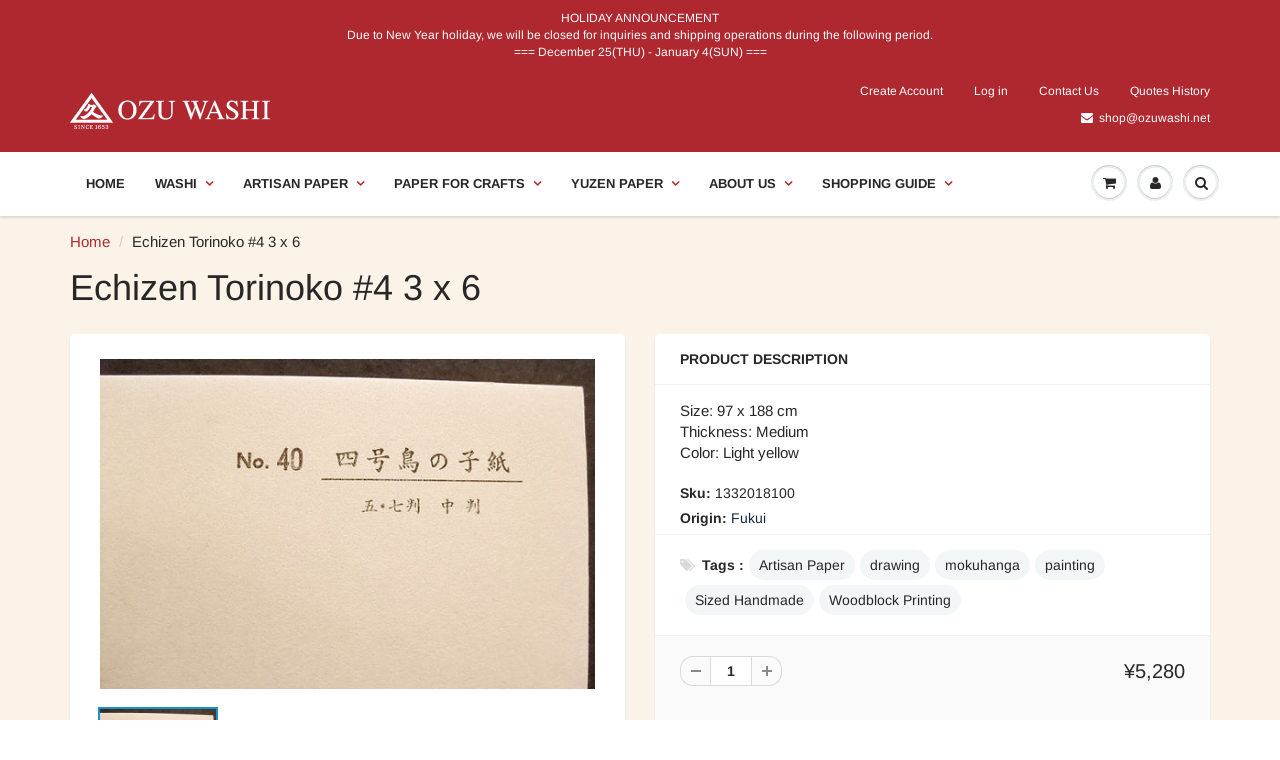

--- FILE ---
content_type: text/javascript; charset=UTF-8
request_url: https://quote.samita.io/numitem?callback=jQuery22403075287869060277_1768691279105&&quote_id=&_=1768691279106
body_size: 1011
content:
/**/jQuery22403075287869060277_1768691279105({"success":true,"numberofenquiry":0});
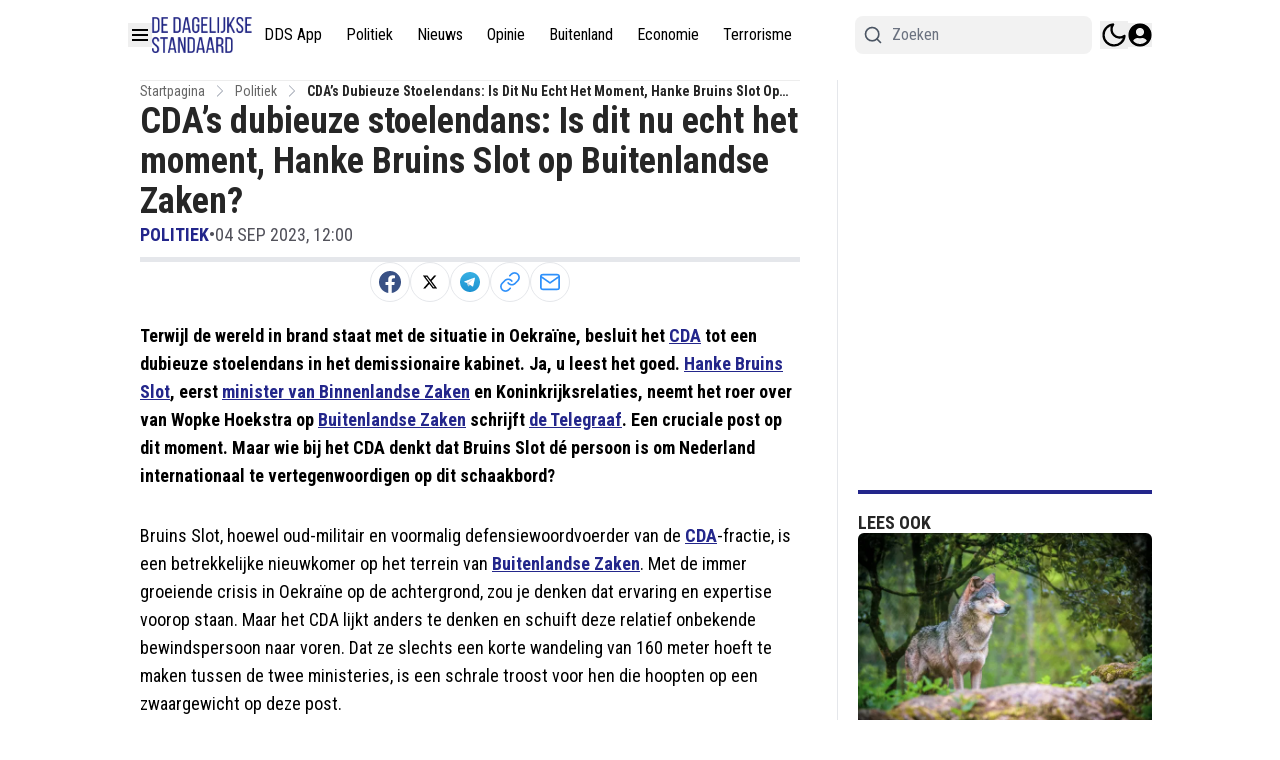

--- FILE ---
content_type: text/plain; charset=UTF-8
request_url: https://socket.multimirror.io/socket.io/?0=a&1=p&2=p&3=_&4=k&5=e&6=y&7=%3D&8=u&9=n&10=d&11=e&12=f&13=i&14=n&15=e&16=d&app_key=voPsNc4x8G9KJpR4&EIO=3&transport=polling&t=PlISWSs
body_size: 24
content:
96:0{"sid":"7fkDi6LWruiFqxMe0liQ","upgrades":["websocket"],"pingInterval":25000,"pingTimeout":5000}2:40

--- FILE ---
content_type: text/plain; charset=UTF-8
request_url: https://socket.multimirror.io/socket.io/?0=a&1=p&2=p&3=_&4=k&5=e&6=y&7=%3D&8=v&9=o&10=P&11=s&12=N&13=c&14=4&15=x&16=8&17=G&18=9&19=K&20=J&21=p&22=R&23=4&app_key=voPsNc4x8G9KJpR4&EIO=3&transport=polling&t=PlISWT7
body_size: 23
content:
96:0{"sid":"ZRzz8Uo8K10CItzi0liR","upgrades":["websocket"],"pingInterval":25000,"pingTimeout":5000}2:40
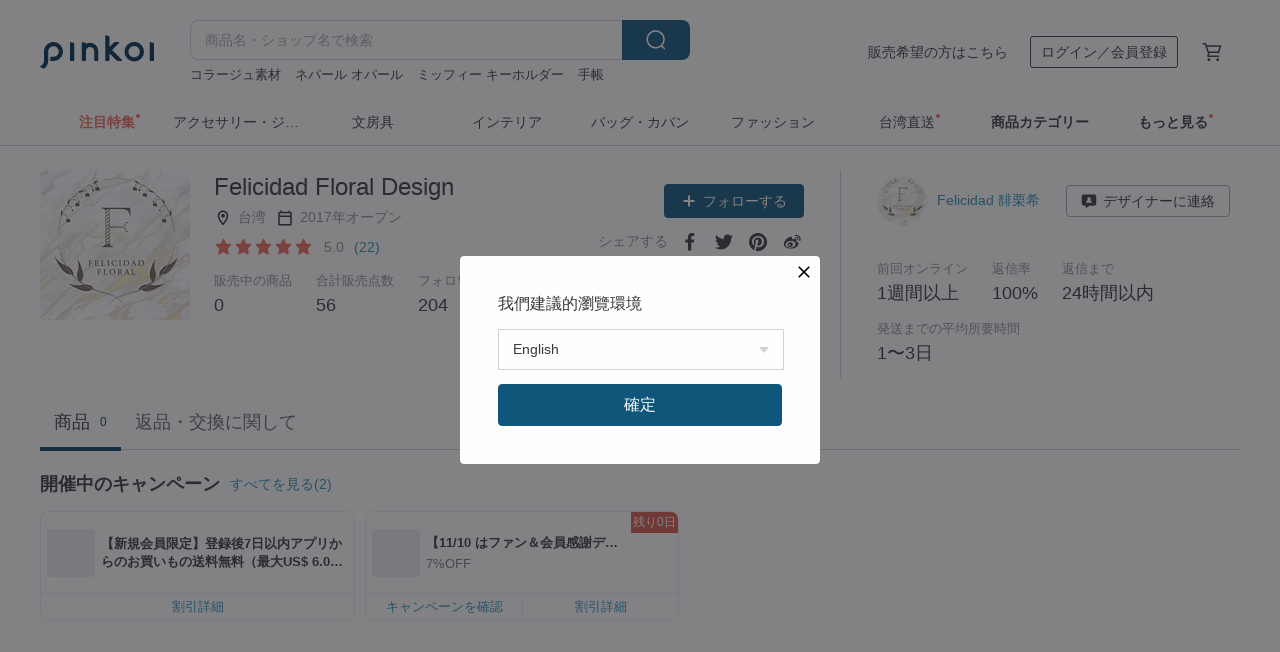

--- FILE ---
content_type: text/javascript
request_url: https://cdn02.pinkoi.com/media/dist/pinkoi.env-4c37d5910374212a0365.js
body_size: 447
content:
define("pinkoi.env",[],(()=>(()=>{"use strict";var e={d:(o,t)=>{for(var r in t)e.o(t,r)&&!e.o(o,r)&&Object.defineProperty(o,r,{enumerable:!0,get:t[r]})},o:(e,o)=>Object.prototype.hasOwnProperty.call(e,o),r:e=>{"undefined"!=typeof Symbol&&Symbol.toStringTag&&Object.defineProperty(e,Symbol.toStringTag,{value:"Module"}),Object.defineProperty(e,"__esModule",{value:!0})}},o={};e.r(o),e.d(o,{GAI_API_ROOT:()=>r,RELEASE_INFO:()=>t});const t="5b61ad3345b7afda632b33d75c176f2fdd717ded-2025-11-10.12",r="https://ai.pinkoi.com";return o})()));
//# sourceMappingURL=https://www.pinkoi.com/media/dist/pinkoi.env-4c37d5910374212a0365.js.map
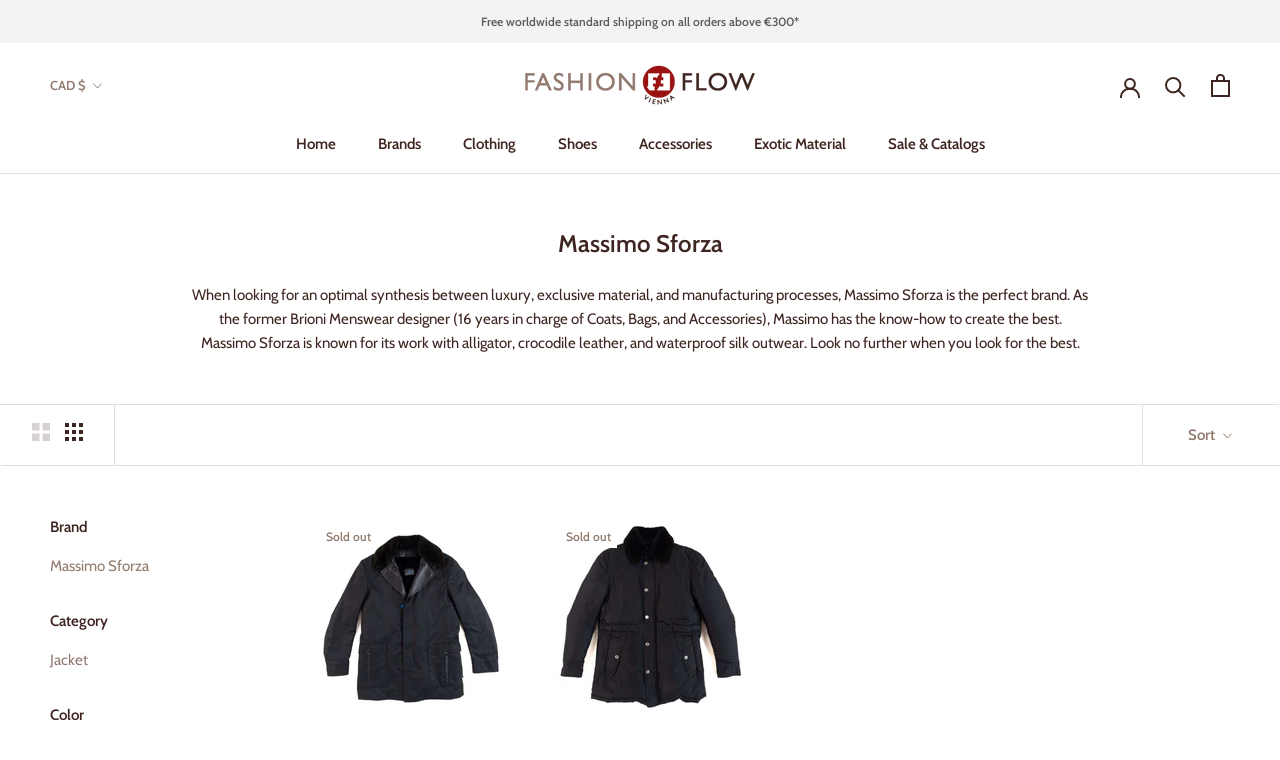

--- FILE ---
content_type: text/html; charset=utf-8
request_url: https://www.google.com/recaptcha/api2/aframe
body_size: 267
content:
<!DOCTYPE HTML><html><head><meta http-equiv="content-type" content="text/html; charset=UTF-8"></head><body><script nonce="KQzy-3cc3SvELDoHvUjCDg">/** Anti-fraud and anti-abuse applications only. See google.com/recaptcha */ try{var clients={'sodar':'https://pagead2.googlesyndication.com/pagead/sodar?'};window.addEventListener("message",function(a){try{if(a.source===window.parent){var b=JSON.parse(a.data);var c=clients[b['id']];if(c){var d=document.createElement('img');d.src=c+b['params']+'&rc='+(localStorage.getItem("rc::a")?sessionStorage.getItem("rc::b"):"");window.document.body.appendChild(d);sessionStorage.setItem("rc::e",parseInt(sessionStorage.getItem("rc::e")||0)+1);localStorage.setItem("rc::h",'1769496997072');}}}catch(b){}});window.parent.postMessage("_grecaptcha_ready", "*");}catch(b){}</script></body></html>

Problem details - The entries are to be transcribed in full. Their pictures are not.

Task solution -
--- FILE ---
content_type: text/javascript; charset=UTF-8
request_url: https://quote.samita.io/numitem?callback=jQuery22403075287869060277_1768691279105&&quote_id=&_=1768691279106
body_size: 1011
content:
/**/jQuery22403075287869060277_1768691279105({"success":true,"numberofenquiry":0});

--- FILE ---
content_type: text/plain; charset=UTF-8
request_url: https://socket.multimirror.io/socket.io/?0=a&1=p&2=p&3=_&4=k&5=e&6=y&7=%3D&8=u&9=n&10=d&11=e&12=f&13=i&14=n&15=e&16=d&app_key=voPsNc4x8G9KJpR4&EIO=3&transport=polling&t=PlISWSs
body_size: 24
content:
96:0{"sid":"7fkDi6LWruiFqxMe0liQ","upgrades":["websocket"],"pingInterval":25000,"pingTimeout":5000}2:40

--- FILE ---
content_type: text/plain; charset=UTF-8
request_url: https://socket.multimirror.io/socket.io/?0=a&1=p&2=p&3=_&4=k&5=e&6=y&7=%3D&8=v&9=o&10=P&11=s&12=N&13=c&14=4&15=x&16=8&17=G&18=9&19=K&20=J&21=p&22=R&23=4&app_key=voPsNc4x8G9KJpR4&EIO=3&transport=polling&t=PlISWT7
body_size: 23
content:
96:0{"sid":"ZRzz8Uo8K10CItzi0liR","upgrades":["websocket"],"pingInterval":25000,"pingTimeout":5000}2:40

--- FILE ---
content_type: text/javascript
request_url: https://cdn02.pinkoi.com/media/dist/pinkoi.env-4c37d5910374212a0365.js
body_size: 447
content:
define("pinkoi.env",[],(()=>(()=>{"use strict";var e={d:(o,t)=>{for(var r in t)e.o(t,r)&&!e.o(o,r)&&Object.defineProperty(o,r,{enumerable:!0,get:t[r]})},o:(e,o)=>Object.prototype.hasOwnProperty.call(e,o),r:e=>{"undefined"!=typeof Symbol&&Symbol.toStringTag&&Object.defineProperty(e,Symbol.toStringTag,{value:"Module"}),Object.defineProperty(e,"__esModule",{value:!0})}},o={};e.r(o),e.d(o,{GAI_API_ROOT:()=>r,RELEASE_INFO:()=>t});const t="5b61ad3345b7afda632b33d75c176f2fdd717ded-2025-11-10.12",r="https://ai.pinkoi.com";return o})()));
//# sourceMappingURL=https://www.pinkoi.com/media/dist/pinkoi.env-4c37d5910374212a0365.js.map

--- FILE ---
content_type: text/html; charset=utf-8
request_url: https://www.google.com/recaptcha/api2/aframe
body_size: 267
content:
<!DOCTYPE HTML><html><head><meta http-equiv="content-type" content="text/html; charset=UTF-8"></head><body><script nonce="KQzy-3cc3SvELDoHvUjCDg">/** Anti-fraud and anti-abuse applications only. See google.com/recaptcha */ try{var clients={'sodar':'https://pagead2.googlesyndication.com/pagead/sodar?'};window.addEventListener("message",function(a){try{if(a.source===window.parent){var b=JSON.parse(a.data);var c=clients[b['id']];if(c){var d=document.createElement('img');d.src=c+b['params']+'&rc='+(localStorage.getItem("rc::a")?sessionStorage.getItem("rc::b"):"");window.document.body.appendChild(d);sessionStorage.setItem("rc::e",parseInt(sessionStorage.getItem("rc::e")||0)+1);localStorage.setItem("rc::h",'1769496997072');}}}catch(b){}});window.parent.postMessage("_grecaptcha_ready", "*");}catch(b){}</script></body></html>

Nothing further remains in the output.